Federal prosecutors charged nine state patrolmen with carrying out summary justice, depriving the students of their civil rights. It was the first federal trial of police officers for using excessive force at a campus protest. All nine defendants were acquitted, although 36 witnesses said they did not hear gunfire from the protesters on the campus before the shooting, and no students were found to be carrying guns.
In 2007, the FBI reopened the case as part of its re-examination of civil rights-era crimes, but it declined to bring charges because the nine officers had already been found not guilty. In 2008, the Emmett Till Unsolved Civil Rights Crime Act made it possible to reopen cold cases from before 1970, and starting in 2010, the deaths of Smith, Middleton, and Hammond have been on the Department of Justice’s list of unsolved civil rights cases.

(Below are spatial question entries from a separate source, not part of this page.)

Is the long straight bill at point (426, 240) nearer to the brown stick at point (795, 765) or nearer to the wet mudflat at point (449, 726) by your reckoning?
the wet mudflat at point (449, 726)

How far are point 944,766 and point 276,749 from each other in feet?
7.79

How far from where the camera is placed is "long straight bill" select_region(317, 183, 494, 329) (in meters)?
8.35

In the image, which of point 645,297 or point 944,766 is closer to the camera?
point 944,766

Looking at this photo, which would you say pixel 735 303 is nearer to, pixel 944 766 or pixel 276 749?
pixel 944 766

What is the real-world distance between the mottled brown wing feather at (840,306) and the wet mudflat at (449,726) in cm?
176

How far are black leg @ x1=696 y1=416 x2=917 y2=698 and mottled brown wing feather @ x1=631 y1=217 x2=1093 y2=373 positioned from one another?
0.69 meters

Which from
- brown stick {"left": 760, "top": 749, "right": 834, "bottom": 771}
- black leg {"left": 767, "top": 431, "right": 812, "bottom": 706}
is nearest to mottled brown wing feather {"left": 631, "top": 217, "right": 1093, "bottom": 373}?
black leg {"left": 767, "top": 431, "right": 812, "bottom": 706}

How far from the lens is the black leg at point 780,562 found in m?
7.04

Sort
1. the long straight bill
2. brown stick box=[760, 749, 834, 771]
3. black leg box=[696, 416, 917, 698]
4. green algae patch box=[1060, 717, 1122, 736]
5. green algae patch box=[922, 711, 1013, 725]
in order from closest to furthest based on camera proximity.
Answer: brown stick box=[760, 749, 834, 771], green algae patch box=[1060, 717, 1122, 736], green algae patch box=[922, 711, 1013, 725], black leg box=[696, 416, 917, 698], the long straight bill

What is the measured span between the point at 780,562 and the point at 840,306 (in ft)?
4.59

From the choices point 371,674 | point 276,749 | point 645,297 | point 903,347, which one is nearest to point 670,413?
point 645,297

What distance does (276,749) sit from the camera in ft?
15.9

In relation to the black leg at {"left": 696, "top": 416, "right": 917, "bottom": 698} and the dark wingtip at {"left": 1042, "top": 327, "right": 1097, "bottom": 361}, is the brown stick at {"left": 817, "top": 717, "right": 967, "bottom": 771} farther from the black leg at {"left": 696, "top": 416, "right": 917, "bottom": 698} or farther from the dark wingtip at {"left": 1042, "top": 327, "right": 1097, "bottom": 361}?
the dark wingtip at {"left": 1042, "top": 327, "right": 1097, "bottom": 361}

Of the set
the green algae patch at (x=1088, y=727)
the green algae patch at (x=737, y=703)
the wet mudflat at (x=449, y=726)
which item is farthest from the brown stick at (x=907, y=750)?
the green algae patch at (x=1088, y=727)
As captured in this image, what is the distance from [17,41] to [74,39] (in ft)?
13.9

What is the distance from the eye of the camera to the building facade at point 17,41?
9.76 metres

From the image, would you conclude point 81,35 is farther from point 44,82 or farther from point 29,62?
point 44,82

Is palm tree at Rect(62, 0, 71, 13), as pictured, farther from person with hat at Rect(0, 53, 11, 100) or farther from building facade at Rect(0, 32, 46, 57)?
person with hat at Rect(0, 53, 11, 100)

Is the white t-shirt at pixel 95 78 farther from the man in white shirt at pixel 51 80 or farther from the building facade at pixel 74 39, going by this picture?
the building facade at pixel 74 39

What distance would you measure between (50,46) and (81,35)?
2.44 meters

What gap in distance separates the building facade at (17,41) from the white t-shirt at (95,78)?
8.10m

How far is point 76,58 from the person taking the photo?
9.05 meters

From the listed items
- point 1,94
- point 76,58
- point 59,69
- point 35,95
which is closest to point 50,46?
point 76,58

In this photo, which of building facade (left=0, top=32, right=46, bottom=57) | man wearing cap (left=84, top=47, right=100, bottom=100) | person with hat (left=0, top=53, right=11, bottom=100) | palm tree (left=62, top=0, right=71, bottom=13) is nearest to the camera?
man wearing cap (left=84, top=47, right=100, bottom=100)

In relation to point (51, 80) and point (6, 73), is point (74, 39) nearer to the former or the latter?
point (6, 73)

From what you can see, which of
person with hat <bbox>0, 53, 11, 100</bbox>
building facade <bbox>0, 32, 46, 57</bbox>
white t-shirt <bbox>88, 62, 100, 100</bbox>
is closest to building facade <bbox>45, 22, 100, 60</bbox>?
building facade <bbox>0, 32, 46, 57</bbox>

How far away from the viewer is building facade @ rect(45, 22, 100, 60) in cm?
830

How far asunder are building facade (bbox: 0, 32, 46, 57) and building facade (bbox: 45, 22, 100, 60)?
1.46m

In 1970, the State of South Carolina charged Sellers with inciting to riot on the night of February 8. The judge ruled insufficient evidence for inciting but the jury convicted him of rioting and he was sentenced to a fine and one year in prison. He served seven months, getting time off for good behavior. In 1993, Sellers applied for and was granted a full pardon from the South Carolina Board of Paroles and Pardons.
In 2006, Sellers’s son Bakari was elected to the South Carolina Legislature.
South Carolina State College, now South Carolina State University, has multiple memorials dedicated to the victims. In 2001, on the 33rd anniversary of the killings, Governor Jim Hodges became the first governor to attend the annual memorial and to issue a formal apology for the massacre.
Financial difficulties forced the Floyd family to close the All-Star Triangle Bowl bowling alley in August 2007. In a 1969 interview by WLXT TV, Floyd was asked why he didn’t permit “negroes” to bowl at the alley.
“I have my own customers that patronize me 52 weeks a year. They support me year in and year out. I need no other business…the only thing I want to do is operate my business. I haven’t caused anybody any trouble. I don’t know why these people want to cause me trouble,” Floyd said.